What to produce -> Would you print the records below word for word, without the pictures?

[Start of Attachment]

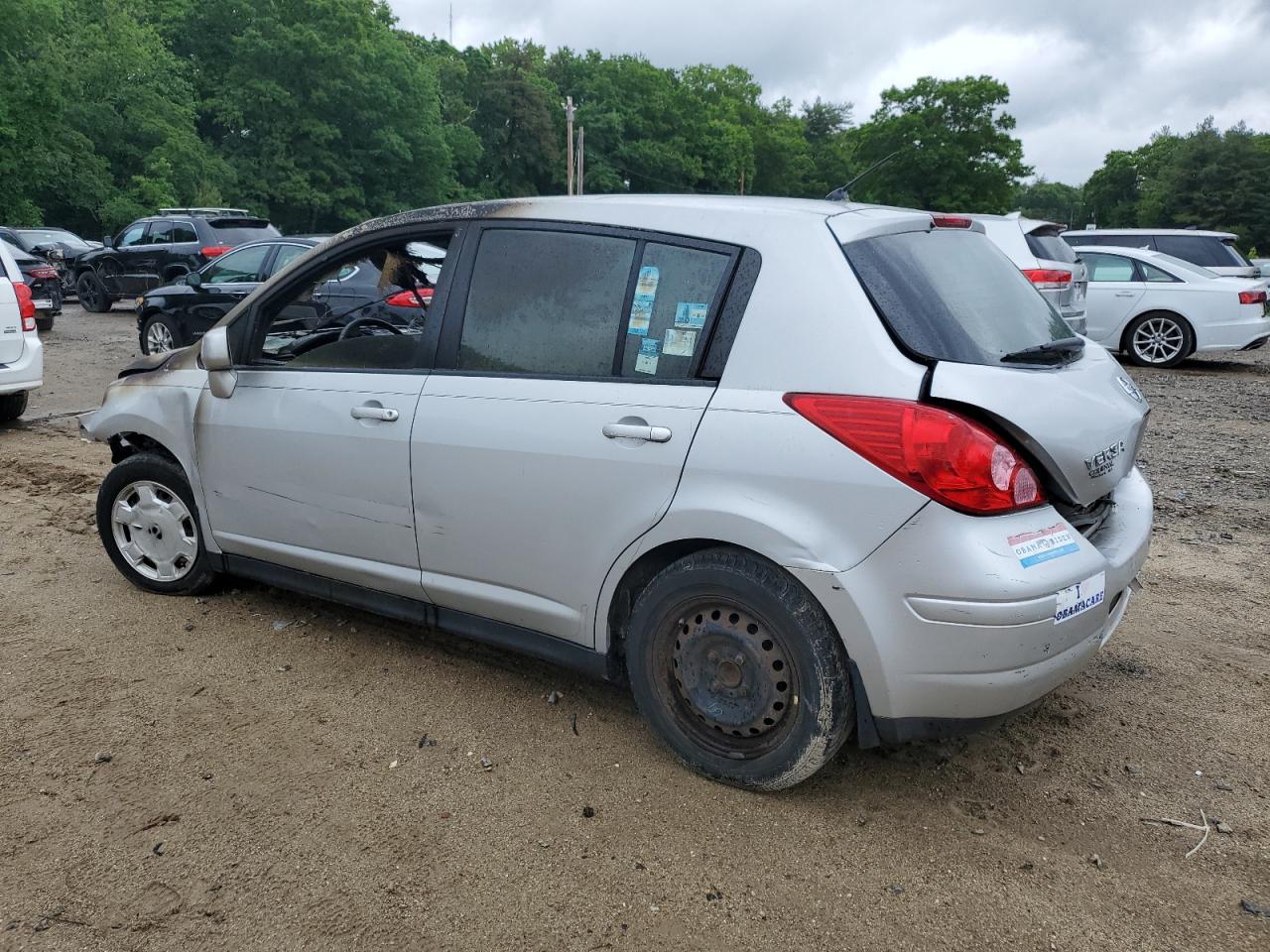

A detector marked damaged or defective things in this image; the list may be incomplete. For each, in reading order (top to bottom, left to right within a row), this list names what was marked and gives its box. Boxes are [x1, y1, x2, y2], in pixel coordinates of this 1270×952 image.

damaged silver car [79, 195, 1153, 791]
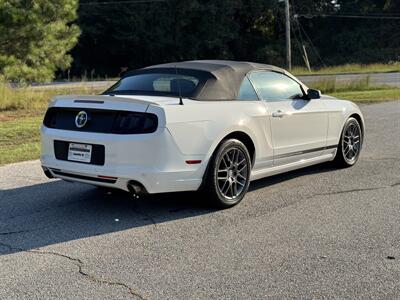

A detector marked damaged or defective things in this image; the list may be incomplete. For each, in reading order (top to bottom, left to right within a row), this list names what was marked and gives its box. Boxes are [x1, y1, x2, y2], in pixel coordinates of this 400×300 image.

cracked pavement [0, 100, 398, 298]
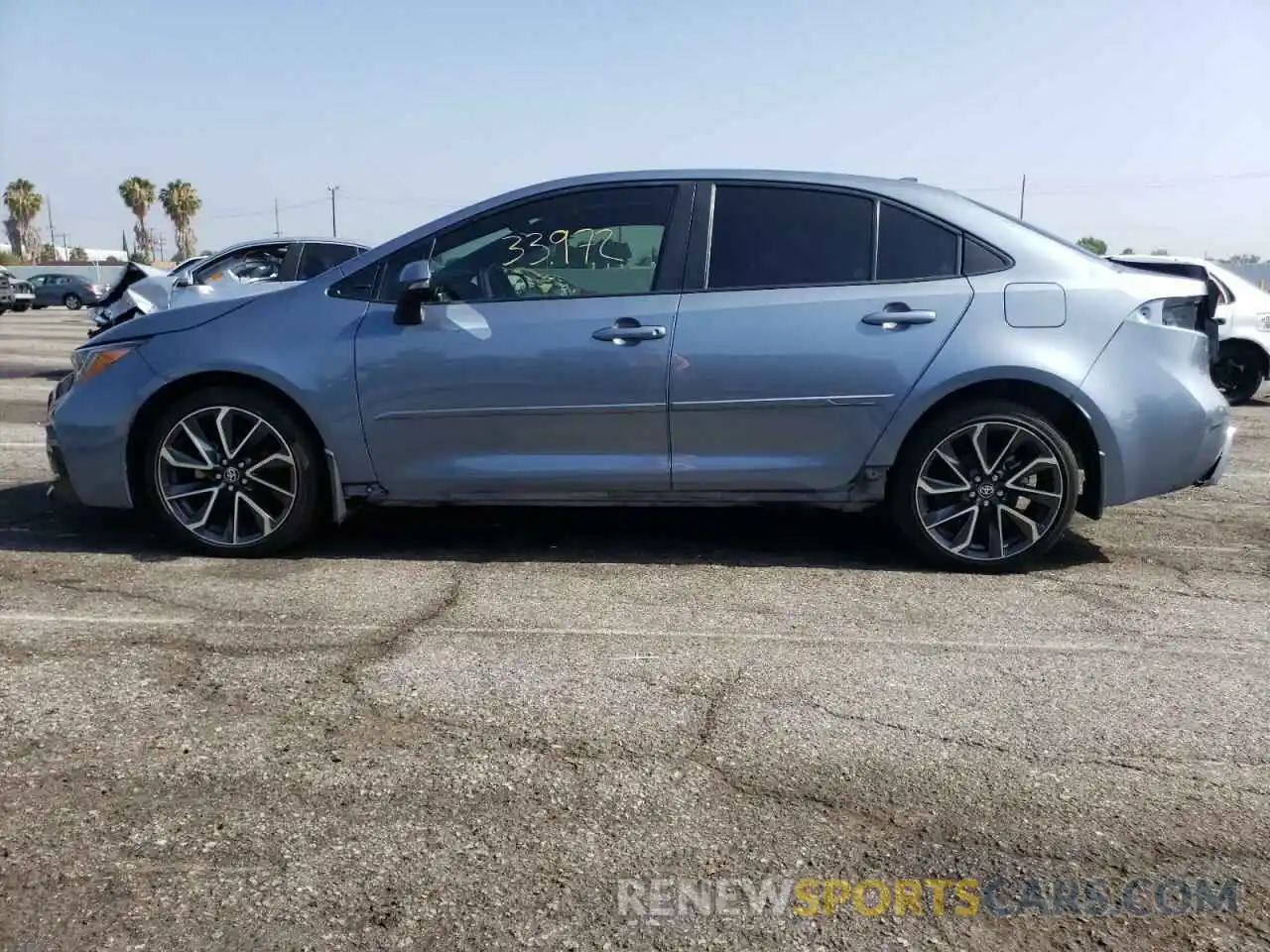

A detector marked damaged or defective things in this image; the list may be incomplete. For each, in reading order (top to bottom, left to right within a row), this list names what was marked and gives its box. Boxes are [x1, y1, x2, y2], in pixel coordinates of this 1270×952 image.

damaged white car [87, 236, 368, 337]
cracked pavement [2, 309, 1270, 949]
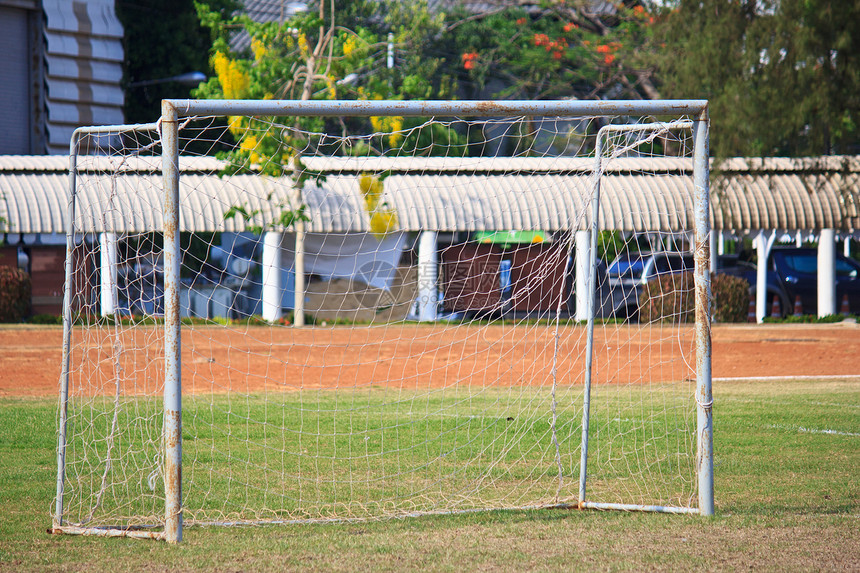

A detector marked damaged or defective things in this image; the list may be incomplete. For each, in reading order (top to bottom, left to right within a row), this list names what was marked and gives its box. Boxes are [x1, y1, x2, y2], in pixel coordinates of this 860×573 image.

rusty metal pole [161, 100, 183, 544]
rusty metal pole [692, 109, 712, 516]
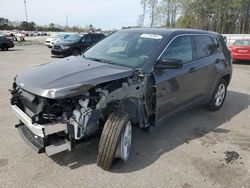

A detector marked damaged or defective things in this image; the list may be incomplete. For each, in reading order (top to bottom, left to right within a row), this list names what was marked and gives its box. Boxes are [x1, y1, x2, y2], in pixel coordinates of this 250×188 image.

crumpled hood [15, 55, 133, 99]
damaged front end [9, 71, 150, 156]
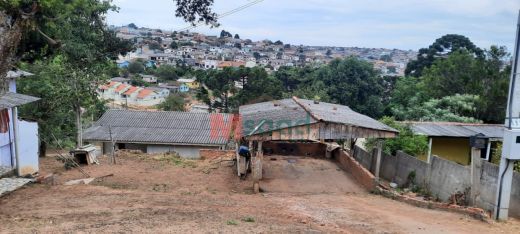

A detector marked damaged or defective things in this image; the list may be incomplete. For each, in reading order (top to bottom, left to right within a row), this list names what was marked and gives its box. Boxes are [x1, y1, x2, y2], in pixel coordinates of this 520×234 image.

[End of Attachment]

Exercise result ->
A detector marked damaged or defective things in this image; the list may be incomplete. For each, in reading order (top to bottom, left to right within a row), this list names what was marked and gives its box. Boxes are [x1, y1, x2, y2], in pixel coordinates of this 1270×952 image.

damaged silver car [79, 195, 1153, 791]

A detector marked damaged or defective things in this image; the list may be incomplete. For each, in reading order (top to bottom, left to right within a row), this list names what was marked and gives its box. Boxes are [x1, y1, x2, y2], in pixel coordinates of this 400×300 image.

cracked pavement [0, 100, 398, 298]

A detector marked damaged or defective things in this image; the list may be incomplete. For each, in reading order (top to bottom, left to right within a row), this list names what was marked and gives its box. Boxes are [x1, y1, x2, y2], in pixel coordinates of this 1270×952 image.

damaged white car [87, 236, 368, 337]
cracked pavement [2, 309, 1270, 949]

A detector marked damaged or defective things in this image; the list may be incomplete. For each, in reading order (top to bottom, left to right within a row), this list names what was marked and gives its box. Boxes are [x1, y1, x2, y2], in pixel coordinates of this 860×573 image.

rusty metal pole [161, 100, 183, 544]
rusty metal pole [692, 109, 712, 516]

A detector marked damaged or defective things in this image; the list may be incomplete. For each, in reading order (top to bottom, left to right within a row), this list names what was marked and gives its box. Boxes are [x1, y1, x2, y2], in pixel coordinates of this 250×188 image.

crumpled hood [15, 55, 133, 99]
damaged front end [9, 71, 150, 156]

A detector marked damaged or defective things in this image; the list may be incomplete. For each, in reading order (top to bottom, left to right within a row), this list names what was marked and gives its box. Boxes are [x1, y1, x2, y2], in pixel coordinates of this 520×234 image.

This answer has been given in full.